Pergunto-me ainda se haveria possibilidade de silenciar onze anos de minha vida, amanhã poderão ser trinta, três não me foram fáceis, mas era garoto de oito anos, apesar de aquando em vez alguma perspectiva se me a-nuncia, cuido logo de devolvê-la ao catre com alguns comprimidos de Paracetamol, mais um para somar ao coquetel que ingiro todos os dias, algumas massagens nas costas, lugar onde tudo ficou mais que inscrito; jamais poderão figurar em qualquer espaço, levo-lhes comigo para os sete palmos de terra, não havendo quem possa tecê-los de modo a representá-los, quem conhece esses três anos de minha vida não irá dar com a língua nos dentes, respeita-me o último pedido de não fazê-lo, não que tema algo inconsciente seja exposto a todos os ventos, denegrindo-me a imagem, sim porque não quero carregar canalha nas costas pela eternidade, tudo o que disserem serão criações, invenções, frutos da imaginação fértil, mesmo dos interesses de importância, pois que contribui com leituras mais percucientes, esclarecedoras da psique e suas contribuições à personalidade e caráter insolentes, prepotentes – não acredito que a psique seja a responsável pela insolência e prepotência, em verdade são elas frutos da consciência da inteligência e dos valores sensíveis e intelectuais que me habitam, foram sempre objetos de encômio - à luz do que é exterior, mas no interior a busca de verdades que me indiquem os caminhos do ser e dos verbos - o passado, seja o que ele?, passado e promessa de outro presente, outro futuro; é na carne mesma que trago esses anos, nela ninguém poderá mergulhar, arrancar dela as verdades angustiantes que viveu por toda a vida, mesmo com a presença de todas as mimeses para tripudiar com as mágoas, ressentimentos e ódios -, o que penso e os sentimentos que me vão no íntimo, entre a verdade e a in-verdade – insegurança e medo, suponho, - que me diz: “O indivíduo, sob qualquer perspectiva e ângulo que se considerar e analisar, está sujeito a todas as mudanças, é uma lei a mais, uma necessidade a mais para tudo o que está por vir”.

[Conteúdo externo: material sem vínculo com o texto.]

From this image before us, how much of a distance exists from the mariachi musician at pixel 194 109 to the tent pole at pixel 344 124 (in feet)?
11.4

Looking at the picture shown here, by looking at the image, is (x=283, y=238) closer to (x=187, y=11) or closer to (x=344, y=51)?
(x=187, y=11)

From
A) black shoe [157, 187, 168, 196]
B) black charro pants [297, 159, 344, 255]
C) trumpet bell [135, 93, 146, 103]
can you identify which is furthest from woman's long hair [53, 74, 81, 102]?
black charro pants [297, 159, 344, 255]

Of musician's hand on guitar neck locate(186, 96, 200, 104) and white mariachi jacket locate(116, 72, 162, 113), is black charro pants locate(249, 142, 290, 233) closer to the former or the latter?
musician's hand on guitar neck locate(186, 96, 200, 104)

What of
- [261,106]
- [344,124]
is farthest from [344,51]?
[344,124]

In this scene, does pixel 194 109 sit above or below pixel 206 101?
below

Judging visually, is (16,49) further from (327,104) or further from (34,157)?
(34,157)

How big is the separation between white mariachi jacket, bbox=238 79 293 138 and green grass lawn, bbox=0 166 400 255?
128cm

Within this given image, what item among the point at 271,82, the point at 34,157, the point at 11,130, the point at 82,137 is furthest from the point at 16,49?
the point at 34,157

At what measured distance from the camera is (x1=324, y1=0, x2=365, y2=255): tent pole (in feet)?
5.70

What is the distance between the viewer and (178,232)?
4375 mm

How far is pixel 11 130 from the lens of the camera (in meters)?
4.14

É mais fácil ser feliz do que escrever;
Não troco a felicidade pela escrita,
É escrevendo que artificio
a felicidade que desejo,
com ela abrir espaços e vazios,
vácuos e abismos,
para a a-nunciação do
SER E DOS VERBOS,
que lhe tecem a VIDA,
que lhe compõem
o itinerário de campos
e
florestas
silvestres.


É mais fácil tecer palavras
Que re-presentem a verdade
Que habita o sonho do verbo
Que assistir de camarote
Às realizações de todos os desejos,
A concretização da VIDA em sua
Essência de pureza, inocência,
Acima de tudo,
Da ingenuidade do tempo,
Suas circunstâncias e situações.


É mais fácil alçar vôos profundos
Nas asas de letras e palavras
Que encontrar no quotidiano das ações e atitudes,
Dos desejos e vontades outras
Que preenchem a vida de alegrias e prazeres,
Asas para sobrevoar campos e florestas,
Abismos e descampados;
É criando letras, artificiando palavras,
Transcendendo com elas os caminhos percorridos,
Que a vida se mostra plena,
E os sonhos de estendê-la a todas as distâncias
Se tornam reais,
São perspectivas da beleza e do belo.


Mas não é da esperança grande e imensa que nesta terra houvera, limpa e pura a alegria, como têm costume, hábito e orgulho de assim dizerem dela, sim da condição pesada e dura, cárcere de correntes e algemas, de trabucos e carne viva e sensível, a culpa terá firmeza, a responsabilidade, solidez, o mal logo mudará a natureza, os ossos para sempre sepultados – quão fáceis são ao corpo o caixão, a sepultura!


Quão esplendidas são a hipocrisia e mesquinharia na construção de um patrimônio histórico, de um museu cultural.